**TRY IT:** Only the text carries over: repeat the records exactly and drop the images.

**RECORDS FOR THE EXERCISE:**
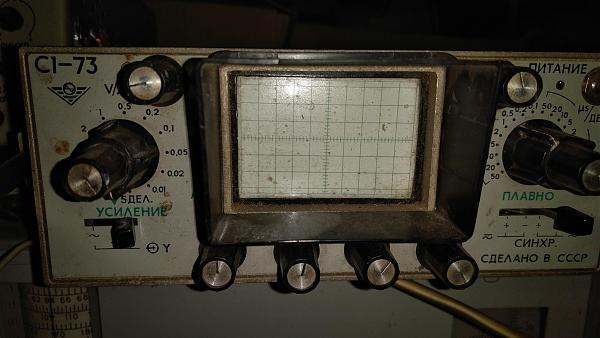 Продам С1-73 осцилограф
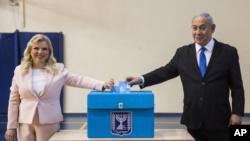 Netanyahu acusado de fraude, abuso de confianza y soborno 3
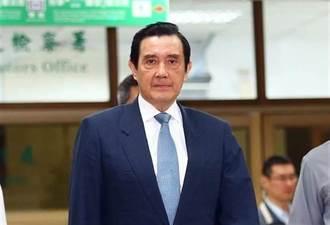 以台灣總統頭銜投書雙月刊 馬英九:蔡英文當的是哪國的總統?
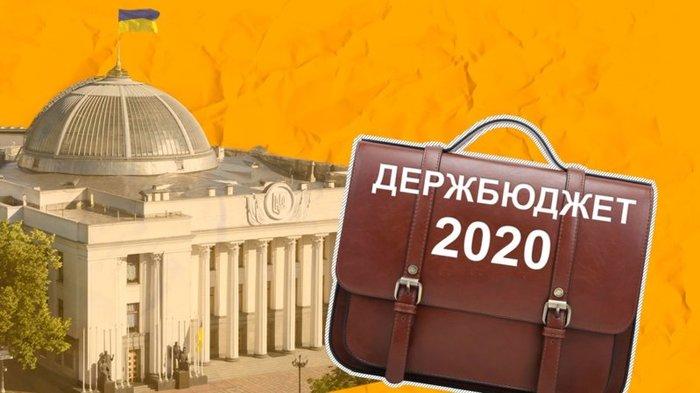 Бюджет 2020: курс доллара и уровень инфляции должны измениться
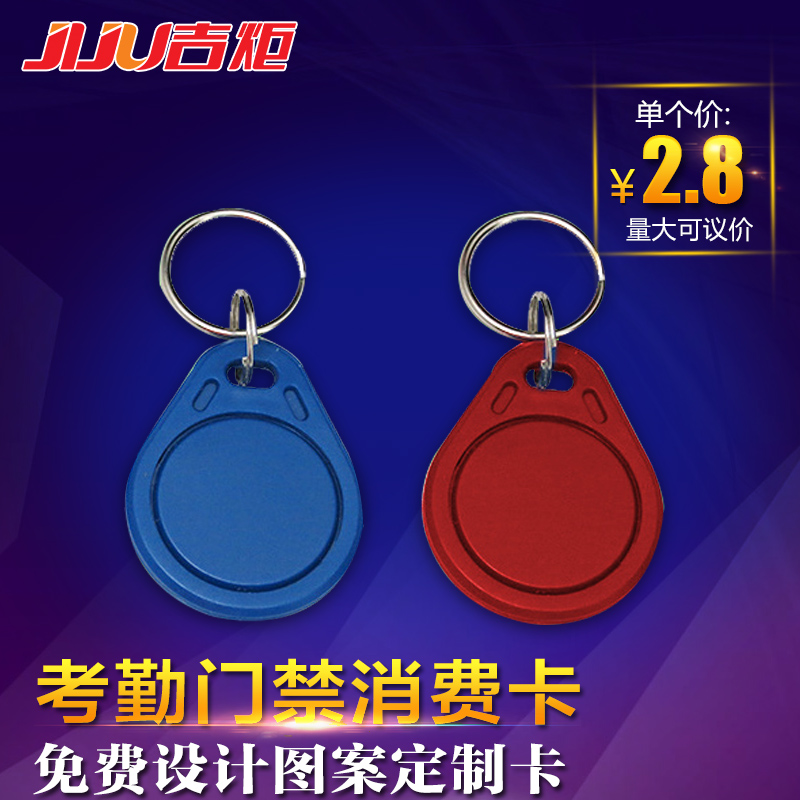 Keychain ic card ic card access control card property induction ic card m1 card ic coin card rfid theunauthorized keyring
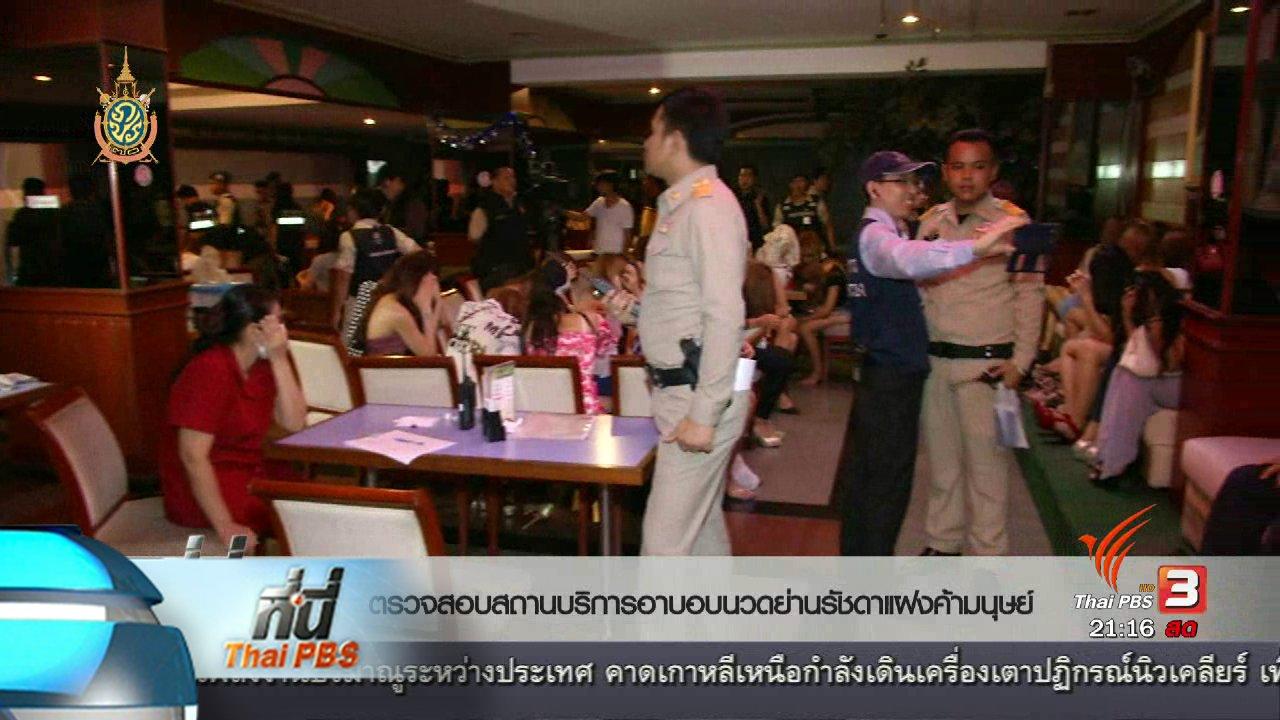 ที่นี่ Thai PBS - ที่นี่ Thai PBS :  ตรวจค้นอาบอบนวด ลักลอบค้าประเวณีเด็ก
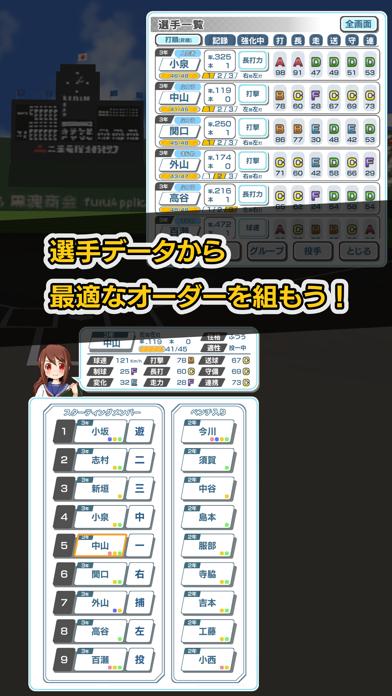 私を甲子園に連れてって - 野球シミュレーションゲームのおすすめ画像3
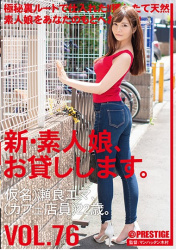 CHN-160 I Will Lend You A New Amateur Girl. 76 Pseudonym Sara Emma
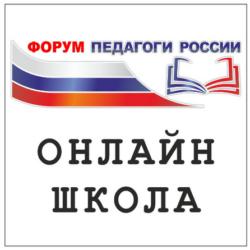 23-25 августа онлайн-форум «Педагоги России: инновации в образовании» Калининградская область.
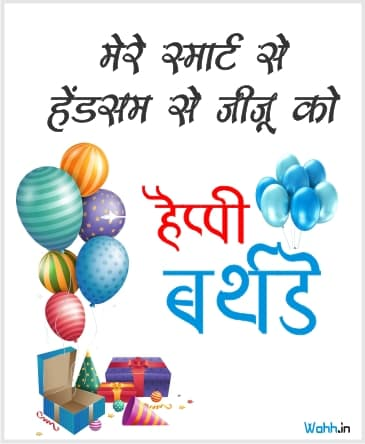 Happy Birthday Brother-in-Law Wishes in hindi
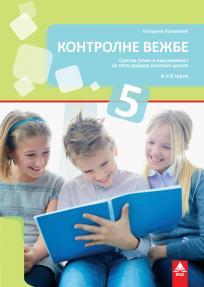 Srpski jezik 5 - Kontrolne vežbe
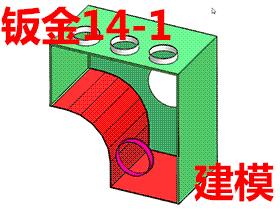 Solidworks入门教程:EB072 钣金-教程#14-风箱的装配体画法,带外折边的圆弧如何建模-视频教程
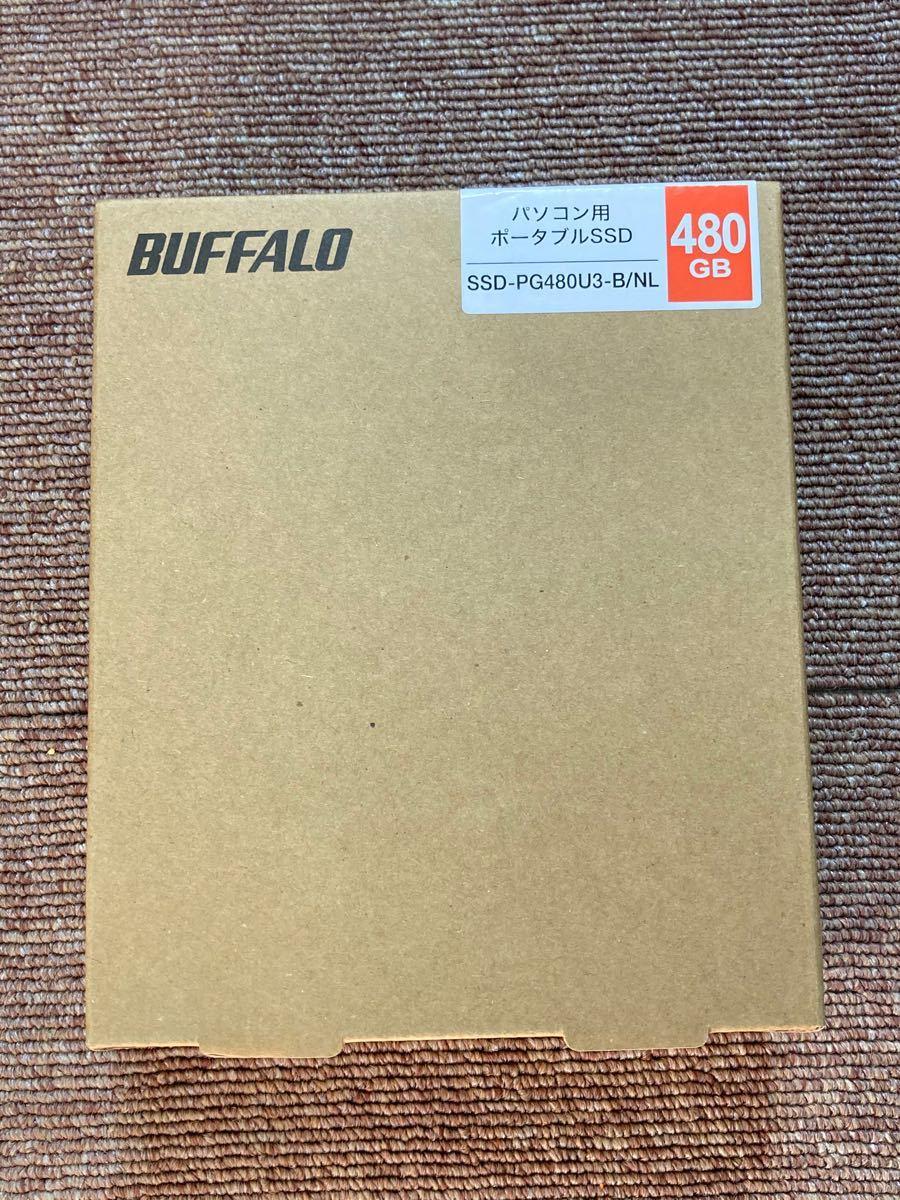 新品 BUFFALO USB3.1Gen1 ポータブルSSD 480GB 日本製 PS5/PS4(メーカー動作確認済 外付けSSD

**SOLUTION FOR THIS PROBLEM:**
 Продам С1-73 осцилограф
 Netanyahu acusado de fraude, abuso de confianza y soborno 3
 以台灣總統頭銜投書雙月刊 馬英九:蔡英文當的是哪國的總統?
 Бюджет 2020: курс доллара и уровень инфляции должны измениться
 Keychain ic card ic card access control card property induction ic card m1 card ic coin card rfid theunauthorized keyring
 ที่นี่ Thai PBS - ที่นี่ Thai PBS :  ตรวจค้นอาบอบนวด ลักลอบค้าประเวณีเด็ก
 私を甲子園に連れてって - 野球シミュレーションゲームのおすすめ画像3
 CHN-160 I Will Lend You A New Amateur Girl. 76 Pseudonym Sara Emma
 23-25 августа онлайн-форум «Педагоги России: инновации в образовании» Калининградская область.
 Happy Birthday Brother-in-Law Wishes in hindi
 Srpski jezik 5 - Kontrolne vežbe
 Solidworks入门教程:EB072 钣金-教程#14-风箱的装配体画法,带外折边的圆弧如何建模-视频教程
 新品 BUFFALO USB3.1Gen1 ポータブルSSD 480GB 日本製 PS5/PS4(メーカー動作確認済 外付けSSD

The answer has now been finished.